In the comfort of their offices in New York, the US representatives on the US-dominated UN Sanctions Committee (UNSCOM) carry on their work, untroubled by the groans and cries of death.

So-called "dual-use" products are caught in the vicious trade embargo net. Surgical scissors? No go — they could be melted down to make bullets! Children's clothing? No way — they could be unstitched to make soldiers' uniforms! Glue for schoolbooks? Are you kidding — the glue could be diverted to industry!

As everything from food and industrial equipment to pencil sharpeners and ping pong balls is banned by the vindictive veto of the US representatives, the bodies of Iraqis, young and old, pile up for burial. Even after death the sanctions get them — burial shrouds are also embargoed.

US tactics of delay and blocking also hamper the on-again off-again oil-for-food deal, whereby Iraq can sell a limited amount of oil for food and medicine.

The deal itself is not all that it is cracked up to be. Its propaganda value ("see, the US has a heart") outweighs its real impact.

The Iraqi revenue from oil sales is first siphoned off to other US-determined projects, such as paying its arms suppliers and industrial reconstruction contractors in Kuwait. What is left over amounts to $2 per week per capita, a paltry humanitarian bucket to the ocean of need in Iraq.

Who benefits

The US is determined to keep the sanctions going, even in the face of substantial compliance by Iraq with information provision, monitoring and access to sites for UNSCOM weapons inspectors. It is determined despite becoming increasingly isolated in its hard-line stance as rival capitalist powers weigh up the benefits of sanctions (big oil profits) and the costs (the lost trade opportunities).

Sanctions and the demon Hussein are politically valuable to the US. Clinton, so stingy with rice and stethoscopes, can readily find $1.2 million a throw for each of the 67 cruise missiles he has authorised be fired at Iraq.

Texas oilmen celebrate the rise in oil prices and share dividends that come from keeping cheap Iraqi oil off the market.

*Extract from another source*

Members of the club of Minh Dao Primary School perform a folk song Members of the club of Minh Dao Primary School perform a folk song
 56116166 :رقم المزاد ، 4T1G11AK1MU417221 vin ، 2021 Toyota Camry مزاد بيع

The US government strives to maintain a "military and commercial grip on the oil-rich region" and, through the educative effect of the 1991 war and the eight years of sanctions, aims to intimidate any other countries which may flirt with a challenge to US imperialist interests. "The pain of distant peoples does not matter if profits are to be made."

As the sanctions continue to work their silent genocide, they point a gory finger at politicians worldwide, including Howard and Beazley, who all deserve to be asked, as President Johnson was during the Vietnam War, "How many kids have you killed today?".